Now it's just that it's bad advice. That's fine, it's your opinion. No one I know of disagrees. So why are you now trying to make it sound like I, or anyone else, disagrees?

Social and exploration being "hack and slash"? That aspect of the game has pretty much always been what you make out of it. Luckily there are plenty of examples out there just a search away if anyone actually needs or wants it.

Seeing this debate, I now understand so many other arguments on this forum.

You literally have a group that segregates all the pillars of play. And then, when they segregate those pillars, they specifically only allow the best character to contribute to the scene.

It is no wonder there are so many debates about fighters and warlocks on here. When you forcefully remove everyone from the exploration and roleplaying pillars based on your style of gameplay, you are bound to have some resentment towards specific classes.

Micah Sweet

Level Up & OSR Enthusiast
They force everyone else to not participate. Got it.

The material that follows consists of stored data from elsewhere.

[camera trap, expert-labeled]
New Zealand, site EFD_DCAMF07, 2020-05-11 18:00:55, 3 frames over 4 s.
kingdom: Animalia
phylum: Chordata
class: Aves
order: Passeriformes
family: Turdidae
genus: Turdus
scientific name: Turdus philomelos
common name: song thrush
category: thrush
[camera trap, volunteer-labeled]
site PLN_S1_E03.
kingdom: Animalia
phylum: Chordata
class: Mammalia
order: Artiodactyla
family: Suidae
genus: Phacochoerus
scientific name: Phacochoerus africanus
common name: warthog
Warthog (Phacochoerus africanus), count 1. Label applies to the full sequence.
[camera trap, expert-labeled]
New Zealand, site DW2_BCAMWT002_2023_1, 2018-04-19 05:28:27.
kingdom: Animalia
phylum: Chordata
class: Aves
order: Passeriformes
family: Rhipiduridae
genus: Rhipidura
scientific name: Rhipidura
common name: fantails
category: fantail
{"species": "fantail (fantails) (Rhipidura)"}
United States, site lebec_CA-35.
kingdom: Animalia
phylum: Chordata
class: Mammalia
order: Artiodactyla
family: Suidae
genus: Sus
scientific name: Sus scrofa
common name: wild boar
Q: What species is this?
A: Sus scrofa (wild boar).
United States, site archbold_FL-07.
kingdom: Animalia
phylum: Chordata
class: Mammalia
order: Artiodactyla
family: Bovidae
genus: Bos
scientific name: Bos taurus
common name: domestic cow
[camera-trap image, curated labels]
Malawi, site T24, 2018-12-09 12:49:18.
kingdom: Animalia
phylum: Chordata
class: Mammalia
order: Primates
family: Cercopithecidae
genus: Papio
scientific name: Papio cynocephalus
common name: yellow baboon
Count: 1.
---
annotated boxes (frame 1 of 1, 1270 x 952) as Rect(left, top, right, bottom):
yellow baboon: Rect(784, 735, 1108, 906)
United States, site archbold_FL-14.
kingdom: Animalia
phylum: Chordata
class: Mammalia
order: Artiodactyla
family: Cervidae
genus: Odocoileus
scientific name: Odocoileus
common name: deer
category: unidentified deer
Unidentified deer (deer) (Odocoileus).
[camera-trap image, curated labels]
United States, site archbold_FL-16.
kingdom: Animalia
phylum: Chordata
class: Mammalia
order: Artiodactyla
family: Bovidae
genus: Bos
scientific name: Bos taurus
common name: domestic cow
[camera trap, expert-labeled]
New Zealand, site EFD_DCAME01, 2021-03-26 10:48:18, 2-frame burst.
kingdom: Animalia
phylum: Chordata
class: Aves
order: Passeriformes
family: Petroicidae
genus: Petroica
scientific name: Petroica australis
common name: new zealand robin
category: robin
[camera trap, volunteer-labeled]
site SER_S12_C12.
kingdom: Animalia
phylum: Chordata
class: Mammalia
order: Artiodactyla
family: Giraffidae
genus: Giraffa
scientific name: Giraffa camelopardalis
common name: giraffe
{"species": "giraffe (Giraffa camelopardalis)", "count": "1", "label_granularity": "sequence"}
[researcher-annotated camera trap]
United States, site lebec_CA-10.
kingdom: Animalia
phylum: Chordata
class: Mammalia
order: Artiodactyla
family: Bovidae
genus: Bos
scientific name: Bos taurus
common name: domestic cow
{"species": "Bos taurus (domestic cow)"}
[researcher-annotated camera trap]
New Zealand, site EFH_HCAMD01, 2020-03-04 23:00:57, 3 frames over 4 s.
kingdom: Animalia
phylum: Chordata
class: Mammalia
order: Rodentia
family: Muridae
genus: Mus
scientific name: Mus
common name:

Player one has a 15% greater chance of persuading = everyone else shutup during the RP session.
They can do what they want (if they in fact want to), but unless they let the high scorer make the roll, the party is intentionally weakening themselves.

Thomas Shey

They force everyone else to not participate. Got it.

Player one has a 15% greater chance of persuading = everyone else shutup during the RP session.

This isn't universal with all skills, but its commonly seen that a failed roll with a social skill will tend to make a situation higher. In a way, its similar to the situation with stealth skills. And its not limited to the D&D sphere.